Without the images, print every line of the material below exactly as given.
◆ ◆ ◆
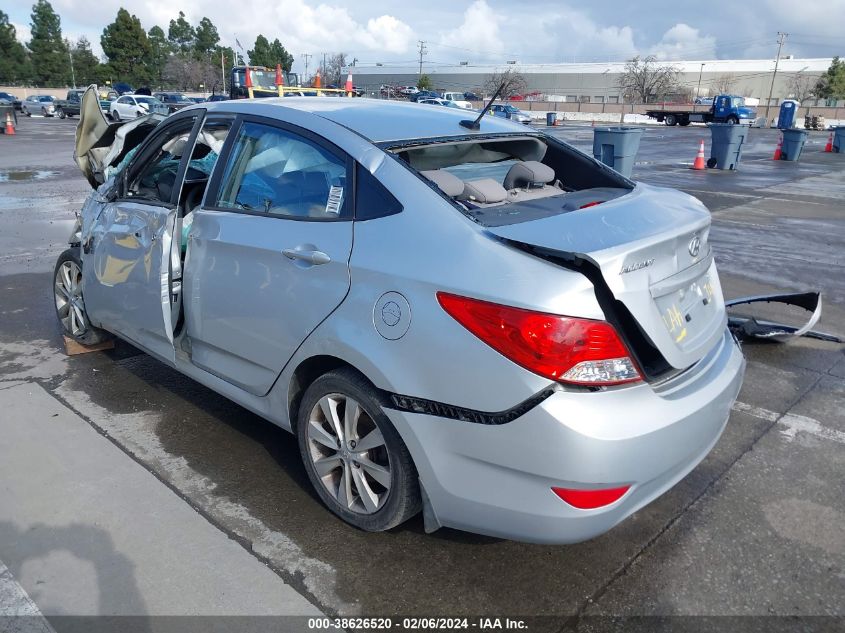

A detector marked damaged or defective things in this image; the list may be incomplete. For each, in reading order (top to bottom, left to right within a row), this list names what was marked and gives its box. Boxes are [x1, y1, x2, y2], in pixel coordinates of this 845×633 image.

damaged car [56, 85, 744, 544]
detached bumper piece [724, 290, 836, 340]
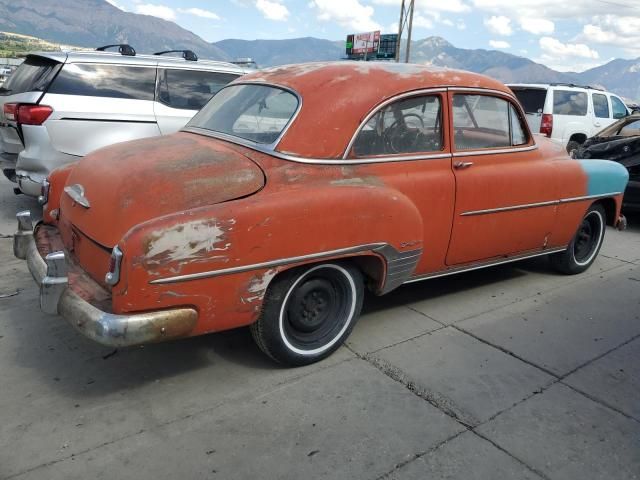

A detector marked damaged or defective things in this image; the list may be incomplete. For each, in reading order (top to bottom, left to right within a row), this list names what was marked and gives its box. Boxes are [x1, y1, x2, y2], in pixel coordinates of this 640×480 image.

rusty body panel [30, 63, 624, 346]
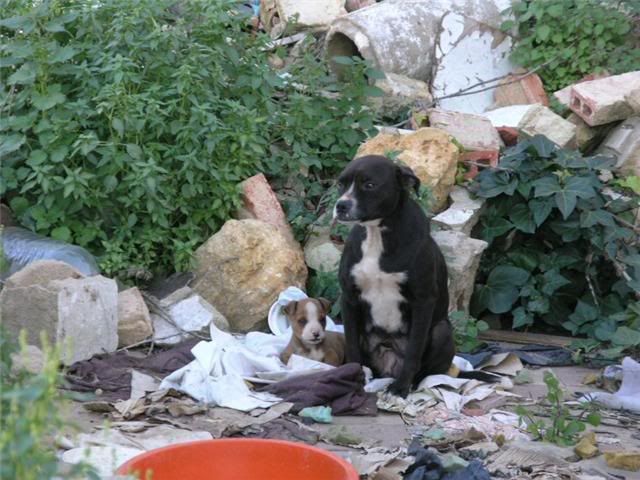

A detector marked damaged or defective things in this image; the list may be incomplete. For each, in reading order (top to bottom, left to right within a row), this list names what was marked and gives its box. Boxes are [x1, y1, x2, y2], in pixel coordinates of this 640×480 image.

broken concrete slab [356, 127, 460, 212]
broken concrete slab [428, 109, 502, 153]
broken concrete slab [492, 70, 548, 108]
broken concrete slab [482, 104, 576, 148]
broken concrete slab [568, 70, 640, 125]
broken concrete slab [596, 116, 640, 176]
broken concrete slab [238, 172, 298, 246]
broken concrete slab [430, 185, 484, 235]
broken concrete slab [192, 219, 308, 332]
broken concrete slab [432, 230, 488, 314]
broken concrete slab [0, 272, 118, 362]
broken concrete slab [117, 286, 153, 346]
broken concrete slab [151, 288, 229, 344]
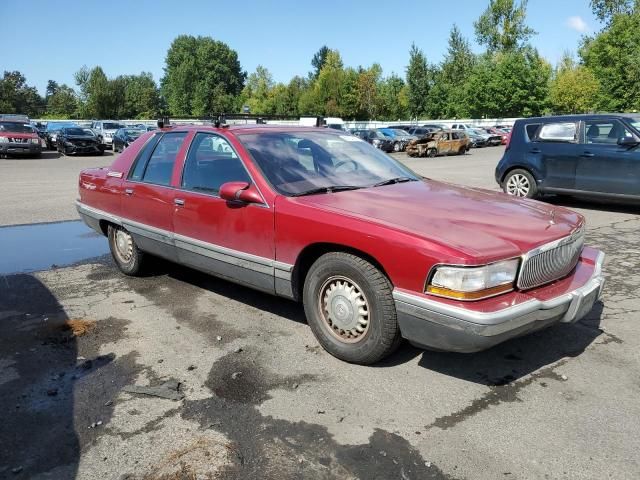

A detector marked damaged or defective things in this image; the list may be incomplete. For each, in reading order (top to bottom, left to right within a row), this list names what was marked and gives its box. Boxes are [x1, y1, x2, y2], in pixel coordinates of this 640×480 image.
◆ ◆ ◆
Answer to this task:
A detector marked damaged or defective things in this image; the list may be incomplete. For each, in reading order (top to bottom, left to right within a row), this list names what was marked and gives its box. Boxes are [x1, y1, x2, y2], in pixel coordinates of this 845×633 image.

damaged car [56, 85, 744, 544]
detached bumper piece [724, 290, 836, 340]

A detector marked damaged or defective things in this image; the list may be incomplete. For each, in reading order (top to bottom, left to right within a row), this list names what was marked and gives its box. Boxes are [x1, y1, x2, y2], in pixel coordinates of this 640×480 image.

rusty body panel [30, 63, 624, 346]

A detector marked damaged or defective things in this image; the list may be incomplete. For each, in reading order (top to bottom, left to right within a row), this list names what was marked and gives its box. Boxes are [x1, y1, x2, y2], in pixel coordinates of this 640×480 image.

broken concrete slab [356, 127, 460, 212]
broken concrete slab [428, 109, 502, 153]
broken concrete slab [492, 70, 548, 108]
broken concrete slab [482, 104, 576, 148]
broken concrete slab [568, 70, 640, 125]
broken concrete slab [596, 116, 640, 176]
broken concrete slab [238, 172, 298, 246]
broken concrete slab [430, 185, 484, 235]
broken concrete slab [192, 219, 308, 332]
broken concrete slab [432, 230, 488, 314]
broken concrete slab [0, 272, 118, 362]
broken concrete slab [117, 286, 153, 346]
broken concrete slab [151, 288, 229, 344]

A detector marked damaged or defective things in this image; the list may be incomplete. For each, in reading order (top to bottom, left to right within a row), this list names what was marked and gives its box. Boxes are [x1, y1, x2, y2], in pixel coordinates of this 640×480 image.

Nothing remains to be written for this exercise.